Succulents are plants that store water in their roots, leaves or stems so they can survive in arid climates and soils. They tend to look fleshy, plump or swollen. Succulents include the cactus family of plants but not all succulents are cacti. Succulents tend to have shallow roots; they like well-drained soil and plenty of sunshine. You can buy succulent seedlings or plants or you can start them from seeds yourself.
Choosing a Succulent
If you want to grow a succulent outdoors choose a succulent that is comfortable in your climate. Succulents have evolved in the steppes, semi-deserts and deserts, both in the mountains and along sea coasts. There are succulents that are native to the tropics, to the semi-tropics and to temperate climates.
Some species of succulents have short roots and do better in wide, shallow pots. Other species have tap roots and require a standard or deep pot. Above all else, succulents do not like to stand in water. Your pot needs a drainage hole and pieces of gravel or broken clay at the bottom to ensure it.
Seeds of species evolved to survive cold winters may need cold or freezing conditions for their seeds to break dormancy. Stratification is the practice of stimulating seeds to germinate by placing them in an environment that mimics the natural conditions that they "expect" from evolution.
There are several ways to stratify the seeds of succulents that evolved in climates with cold winters. You can sow the seeds in January by covering them with moist sand or fine grit and put them outside where they will be exposed to alternate freezing and thawing.
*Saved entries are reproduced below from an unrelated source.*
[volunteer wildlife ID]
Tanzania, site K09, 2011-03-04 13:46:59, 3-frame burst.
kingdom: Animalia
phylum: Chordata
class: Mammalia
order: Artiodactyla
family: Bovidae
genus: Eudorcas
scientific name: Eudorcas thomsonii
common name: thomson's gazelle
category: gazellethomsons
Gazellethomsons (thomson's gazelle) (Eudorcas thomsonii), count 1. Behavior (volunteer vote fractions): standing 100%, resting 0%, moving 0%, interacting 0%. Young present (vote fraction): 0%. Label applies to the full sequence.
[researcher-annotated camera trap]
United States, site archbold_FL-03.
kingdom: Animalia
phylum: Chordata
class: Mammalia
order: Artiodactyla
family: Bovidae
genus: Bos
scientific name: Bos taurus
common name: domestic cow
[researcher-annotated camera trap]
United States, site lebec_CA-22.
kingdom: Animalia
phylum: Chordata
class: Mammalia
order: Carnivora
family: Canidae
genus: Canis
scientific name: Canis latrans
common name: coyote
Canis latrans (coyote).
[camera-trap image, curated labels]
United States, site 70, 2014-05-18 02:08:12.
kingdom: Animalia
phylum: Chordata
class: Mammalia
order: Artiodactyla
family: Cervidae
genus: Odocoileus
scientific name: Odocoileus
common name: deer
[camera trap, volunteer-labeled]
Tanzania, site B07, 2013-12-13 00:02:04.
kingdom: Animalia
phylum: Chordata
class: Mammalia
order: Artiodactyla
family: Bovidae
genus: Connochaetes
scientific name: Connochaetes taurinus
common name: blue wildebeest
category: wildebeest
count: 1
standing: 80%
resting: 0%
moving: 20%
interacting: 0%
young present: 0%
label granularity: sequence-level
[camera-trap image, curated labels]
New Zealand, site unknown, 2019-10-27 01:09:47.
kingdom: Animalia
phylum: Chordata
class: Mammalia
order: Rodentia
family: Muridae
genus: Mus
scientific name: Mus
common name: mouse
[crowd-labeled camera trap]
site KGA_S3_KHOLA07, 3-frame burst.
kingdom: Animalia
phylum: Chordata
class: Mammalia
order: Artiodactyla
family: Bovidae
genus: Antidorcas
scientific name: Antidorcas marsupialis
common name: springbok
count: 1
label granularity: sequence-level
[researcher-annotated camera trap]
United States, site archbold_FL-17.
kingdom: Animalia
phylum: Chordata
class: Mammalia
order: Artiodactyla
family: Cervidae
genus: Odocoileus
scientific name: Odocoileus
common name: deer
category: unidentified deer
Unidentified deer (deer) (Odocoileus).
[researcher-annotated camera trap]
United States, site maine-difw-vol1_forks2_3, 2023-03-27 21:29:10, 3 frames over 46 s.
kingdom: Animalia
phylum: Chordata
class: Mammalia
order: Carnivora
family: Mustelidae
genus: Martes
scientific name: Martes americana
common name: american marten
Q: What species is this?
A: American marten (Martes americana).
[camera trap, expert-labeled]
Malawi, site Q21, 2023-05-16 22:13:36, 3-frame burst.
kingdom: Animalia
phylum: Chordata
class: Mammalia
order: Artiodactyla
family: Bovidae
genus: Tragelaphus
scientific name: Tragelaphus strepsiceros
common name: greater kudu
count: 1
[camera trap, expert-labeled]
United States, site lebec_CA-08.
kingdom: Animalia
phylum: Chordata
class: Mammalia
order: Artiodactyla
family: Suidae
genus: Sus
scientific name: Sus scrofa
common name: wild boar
Alternatively, sow the seeds in moist sand or fine grit and place them in a covered container in the refrigerator for several weeks. Another option is to sow the seeds in moist sand or fine grit and alternate the covered container between the refrigerator and freezer.
The seeds of some species require brush fires to break dormancy. Kits are available containing synthetic versions of chemicals found in the smoke made by brush fires.
So that it will drain well, plant your seeds in soil or peat plus 30 to 70 percent horticultural-grade sand and pumice or other grit. Most succulents like a soil pH of about 6. To test your soil, you can buy an affordable pH meter at many garden supply centers.
Sow succulent seeds in temperatures of 60 to 70 degrees F. Some tropical species require higher temperatures. Stand the container in water or mist it with water to moisten the planting mix. Clean the seeds of debris and any silk parachutes that may cling to them. Distribute small seeds over the surface of nutrient-rich compost and cover with a light dusting of sand. Poke 1/8-inch-deep holes with a stick to plant large seeds.
After sowing, wrap the container in a clean plastic bag. Some growers remove the bag after one month to let in air; others leave the bag on for up to a year. For the first year, don't allow the planting compost to dry out. As the seedlings begin to grow, gradually increase the light. Direct sunlight can scorch the emerging seedlings.